▸ **提示文**:
写真とエッセイで綴る日本の四季、撮影秘話やときどき撮影ポイントも。

さまざまな雑誌や新聞での連載をまとめたもの。

 

 

   

 

        辛夷 コブシ

                                     モクレン科モクレン属 神奈川県鎌倉

        婦人公論 野の花ノート 2011/3/22号

 

 

 開花の早い年は三月上旬、まだ冬枯れの雑木林に、純白のコブシの花が咲き始める。北国では五,六月、雪の残る山肌を白く染めていく。同じころオオヤマザクラのピンク色の花も咲いて、その淡いコントラストが美しい。毎年、大好きなこの花を指標として季節の進み具合を確かめるのである。

▸ **次の課題**:
(a) コブシの文章によると、北国でコブシの花が咲くのは何月か。
(b) コブシの文章を、最後の文の後から書き継げ。
この後の行はコブシの文章と無関係である。

▸ **提供データ**:
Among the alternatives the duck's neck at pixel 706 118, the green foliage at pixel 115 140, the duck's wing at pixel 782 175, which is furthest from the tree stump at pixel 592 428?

▸ **解答**:
(a) 五、六月である。

(b)
 好きな花の例にもれず、撮影は苦手だ。とくにアップがなかなかうまくいかない。遠目では、木いっぱいに賑やかに咲いているように見えても、近寄ると案外バラバラに咲いている。その上、いい香りに誘われた鳥たちについばまれ、寒さで霜にやられ、花びらは散々なありさま。それでもどうにか撮ってみれば、思い入れが強い分だけ、採点が辛くなる。
 名前は秋に赤く実る集合果が握り拳に似ていることから。「辛夷」は中国の別の植物の名前で、似ていることから誤用された。